Zacarias
13.1-9 - A Purificação do Povo de Deus
O capítulo anterior termina com a descrição ímpar de um
lamento nacional entre os israelitas, atingindo cada faixa etária, gênero e
classe social. A razão desse pranto geral e genuíno foi a consciência da
rejeição do Messias, resultando em uma conversão nacional do povo que, no
passado, foi qualificado como tendo uma “dura cerviz” (Êx 33.3,5,9). Contudo,
quando o arrependimento e a fé do pecador se encontram com a graça e o amor do
Senhor, o resultado é maravilhoso e, nesse caso, é anunciado no capítulo 13de Zacarias, a saber, uma
grande restauração e purificação do remanescente fiel.

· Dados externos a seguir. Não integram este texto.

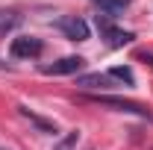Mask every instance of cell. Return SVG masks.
I'll return each instance as SVG.
<instances>
[{
  "label": "cell",
  "mask_w": 153,
  "mask_h": 150,
  "mask_svg": "<svg viewBox=\"0 0 153 150\" xmlns=\"http://www.w3.org/2000/svg\"><path fill=\"white\" fill-rule=\"evenodd\" d=\"M94 103H100V106H112V109H118V112H130V115H138V118H147V121H153V112L144 106V103H135V100H124V97H112V94H97V97H91Z\"/></svg>",
  "instance_id": "cell-1"
},
{
  "label": "cell",
  "mask_w": 153,
  "mask_h": 150,
  "mask_svg": "<svg viewBox=\"0 0 153 150\" xmlns=\"http://www.w3.org/2000/svg\"><path fill=\"white\" fill-rule=\"evenodd\" d=\"M41 50H44V44H41L36 36H21V38H12V44H9V53H12L15 59H36Z\"/></svg>",
  "instance_id": "cell-2"
},
{
  "label": "cell",
  "mask_w": 153,
  "mask_h": 150,
  "mask_svg": "<svg viewBox=\"0 0 153 150\" xmlns=\"http://www.w3.org/2000/svg\"><path fill=\"white\" fill-rule=\"evenodd\" d=\"M85 68V59L82 56H62L56 59L53 65H41V74H50V76H65V74H76Z\"/></svg>",
  "instance_id": "cell-3"
},
{
  "label": "cell",
  "mask_w": 153,
  "mask_h": 150,
  "mask_svg": "<svg viewBox=\"0 0 153 150\" xmlns=\"http://www.w3.org/2000/svg\"><path fill=\"white\" fill-rule=\"evenodd\" d=\"M56 27L65 33V36L71 38V41H88V36H91V30H88V24L82 18H76V15H68V18H59Z\"/></svg>",
  "instance_id": "cell-4"
},
{
  "label": "cell",
  "mask_w": 153,
  "mask_h": 150,
  "mask_svg": "<svg viewBox=\"0 0 153 150\" xmlns=\"http://www.w3.org/2000/svg\"><path fill=\"white\" fill-rule=\"evenodd\" d=\"M97 27L103 30V36H106V41H109L112 47H124V44H130V41L135 38L133 33H124V30H115L112 24H109L106 18H100V15H97Z\"/></svg>",
  "instance_id": "cell-5"
},
{
  "label": "cell",
  "mask_w": 153,
  "mask_h": 150,
  "mask_svg": "<svg viewBox=\"0 0 153 150\" xmlns=\"http://www.w3.org/2000/svg\"><path fill=\"white\" fill-rule=\"evenodd\" d=\"M76 85H82V88H109L115 82H112L109 74H85V76L76 79Z\"/></svg>",
  "instance_id": "cell-6"
},
{
  "label": "cell",
  "mask_w": 153,
  "mask_h": 150,
  "mask_svg": "<svg viewBox=\"0 0 153 150\" xmlns=\"http://www.w3.org/2000/svg\"><path fill=\"white\" fill-rule=\"evenodd\" d=\"M21 24V12L18 9H0V36H6L9 30H15Z\"/></svg>",
  "instance_id": "cell-7"
},
{
  "label": "cell",
  "mask_w": 153,
  "mask_h": 150,
  "mask_svg": "<svg viewBox=\"0 0 153 150\" xmlns=\"http://www.w3.org/2000/svg\"><path fill=\"white\" fill-rule=\"evenodd\" d=\"M18 112L24 115V118H27L30 124H36V127H38L41 132H47V135H53V132H56V127H53L50 121H44V118H38V115H36V112H30L27 106H18Z\"/></svg>",
  "instance_id": "cell-8"
},
{
  "label": "cell",
  "mask_w": 153,
  "mask_h": 150,
  "mask_svg": "<svg viewBox=\"0 0 153 150\" xmlns=\"http://www.w3.org/2000/svg\"><path fill=\"white\" fill-rule=\"evenodd\" d=\"M94 6H100L103 12H109V15H115V12H124L133 0H91Z\"/></svg>",
  "instance_id": "cell-9"
},
{
  "label": "cell",
  "mask_w": 153,
  "mask_h": 150,
  "mask_svg": "<svg viewBox=\"0 0 153 150\" xmlns=\"http://www.w3.org/2000/svg\"><path fill=\"white\" fill-rule=\"evenodd\" d=\"M76 144H79V130H71L65 138H59L53 144V150H76Z\"/></svg>",
  "instance_id": "cell-10"
},
{
  "label": "cell",
  "mask_w": 153,
  "mask_h": 150,
  "mask_svg": "<svg viewBox=\"0 0 153 150\" xmlns=\"http://www.w3.org/2000/svg\"><path fill=\"white\" fill-rule=\"evenodd\" d=\"M109 76H112V79H121V82H127V85H133V82H135V76H133L130 68H112Z\"/></svg>",
  "instance_id": "cell-11"
},
{
  "label": "cell",
  "mask_w": 153,
  "mask_h": 150,
  "mask_svg": "<svg viewBox=\"0 0 153 150\" xmlns=\"http://www.w3.org/2000/svg\"><path fill=\"white\" fill-rule=\"evenodd\" d=\"M0 150H3V147H0Z\"/></svg>",
  "instance_id": "cell-12"
}]
</instances>
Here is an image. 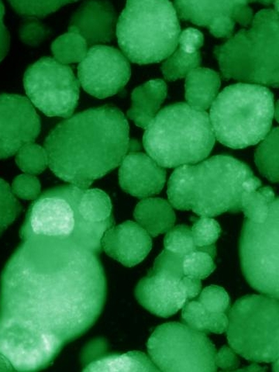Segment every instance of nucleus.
I'll return each instance as SVG.
<instances>
[{
    "label": "nucleus",
    "instance_id": "32",
    "mask_svg": "<svg viewBox=\"0 0 279 372\" xmlns=\"http://www.w3.org/2000/svg\"><path fill=\"white\" fill-rule=\"evenodd\" d=\"M190 230L197 249L215 245L221 231L219 223L207 216L195 218Z\"/></svg>",
    "mask_w": 279,
    "mask_h": 372
},
{
    "label": "nucleus",
    "instance_id": "5",
    "mask_svg": "<svg viewBox=\"0 0 279 372\" xmlns=\"http://www.w3.org/2000/svg\"><path fill=\"white\" fill-rule=\"evenodd\" d=\"M145 129L144 149L164 168L197 163L210 154L215 143L207 112L186 103L165 107Z\"/></svg>",
    "mask_w": 279,
    "mask_h": 372
},
{
    "label": "nucleus",
    "instance_id": "1",
    "mask_svg": "<svg viewBox=\"0 0 279 372\" xmlns=\"http://www.w3.org/2000/svg\"><path fill=\"white\" fill-rule=\"evenodd\" d=\"M98 253L68 239H22L0 280V355L18 371L47 367L87 332L105 305Z\"/></svg>",
    "mask_w": 279,
    "mask_h": 372
},
{
    "label": "nucleus",
    "instance_id": "30",
    "mask_svg": "<svg viewBox=\"0 0 279 372\" xmlns=\"http://www.w3.org/2000/svg\"><path fill=\"white\" fill-rule=\"evenodd\" d=\"M15 162L23 172L33 175L41 173L48 165L45 148L34 142L25 144L17 152Z\"/></svg>",
    "mask_w": 279,
    "mask_h": 372
},
{
    "label": "nucleus",
    "instance_id": "8",
    "mask_svg": "<svg viewBox=\"0 0 279 372\" xmlns=\"http://www.w3.org/2000/svg\"><path fill=\"white\" fill-rule=\"evenodd\" d=\"M180 32L177 13L169 1H127L116 26L125 57L140 65L168 58L178 45Z\"/></svg>",
    "mask_w": 279,
    "mask_h": 372
},
{
    "label": "nucleus",
    "instance_id": "4",
    "mask_svg": "<svg viewBox=\"0 0 279 372\" xmlns=\"http://www.w3.org/2000/svg\"><path fill=\"white\" fill-rule=\"evenodd\" d=\"M254 174L244 163L225 155L197 165L177 168L169 177L167 195L172 205L201 216L241 211V198Z\"/></svg>",
    "mask_w": 279,
    "mask_h": 372
},
{
    "label": "nucleus",
    "instance_id": "6",
    "mask_svg": "<svg viewBox=\"0 0 279 372\" xmlns=\"http://www.w3.org/2000/svg\"><path fill=\"white\" fill-rule=\"evenodd\" d=\"M213 52L224 78L278 87V13L259 10L248 29H241Z\"/></svg>",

Assim, o escritor prevê que a fé de Israel
terá como contraparte a ação purificadora de Deus (v.1): “Naquele dia, haverá uma fonte de água aberta para a casa
de Davi e para os moradores de Jerusalém a fim de lavar pecados e impurezas”.
A Bíblia fala
sobre rios que correrão na terra seca quando Jesus reinar sobre seu povo (Is 35.6; 41.18). O próprio
Zacarias fala de águas que correrão de Jerusalém para Leste e para Oeste depois
do retorno do rei messiânico (Zc
14.8). Entretanto, o que ele parece ter em mente nesse texto vai
além de uma simples corrente de água, pois seu efeito não é apenas refrescar os
sedentos, ou suprir plantações e rebanhos, mas também lavar os pecados das
pessoas. Assim, essa menção figurada parece ser extraída do uso de água na
purificação dos levitas em sua consagração (Nm
8.7) e no preparo da água misturada com as cinzas de uma novilha
vermelha usada na purificação e remoção das impurezas do povo da aliança (Nm 19.9). Assim,
ela se une a outras figuras que se referem ao perdão de pecados como um ato de
lavagem com água (Sl 51.2,7;
Is 1.16-18). De fato, nessa ocasião se cumprirá uma das profecias
mais esperadas por Israel no sentido de ser restaurado diante do Senhor, na
qual o próprio Deus promete: “Aspergirei água pura sobre vós, e ficareis
purificados; de todas as vossas imundícias e de todos os vossos ídolos vos
purificarei” (Ez 36.25).
O resultado prático da purificação que o
Senhor promoverá no meio de Israel é que, além do perdão, haverá o abandono da
rebeldia e de todos os seus veículos (v.2a): “Naquele dia — declara o Senhor —, eu
eliminarei o nome dos ídolos da terra”. De um modo
surpreendente, a história de Israel no Antigo
Testamento é marcada pelo abandono do seu Deus e pelo apego a
todo tipo de religiosidade pagã de seus vizinhos. Atualmente, o abandono do
Senhor se dá por outras formas de idolatria que tomam seu lugar no coração das
pessoas, mas o problema geral permanece. A promessa divina é, mediante a
conversão do povo, promover um completo abandono de toda crença, doutrina,
valor e apego que se interponha entre Deus e o seu povo. O resultado será a
completa rejeição de qualquer veículo de rebeldia que antes desviava as pessoas
do seu redentor (v.2b): “E não haverá mais lembrança deles,
nem tampouco dos profetas e dos espíritos imundos”. Nesse
ponto, são inseridos dois outros fatores que agem no sentido de impedir que as
pessoas creiam no salvador e lhe entreguem suas vidas: os “profetas” e os
“espíritos imundos”. Apesar de o texto mencionar apenas “profetas”, o contexto
geral deixa claro que o escritor tem em mente a figura do falso profeta e dos
“espíritos imundos” diabólicos que agem por meio deles. Com a ação divina,
esses inimigos da verdade também silenciarão seus enganos e engodos.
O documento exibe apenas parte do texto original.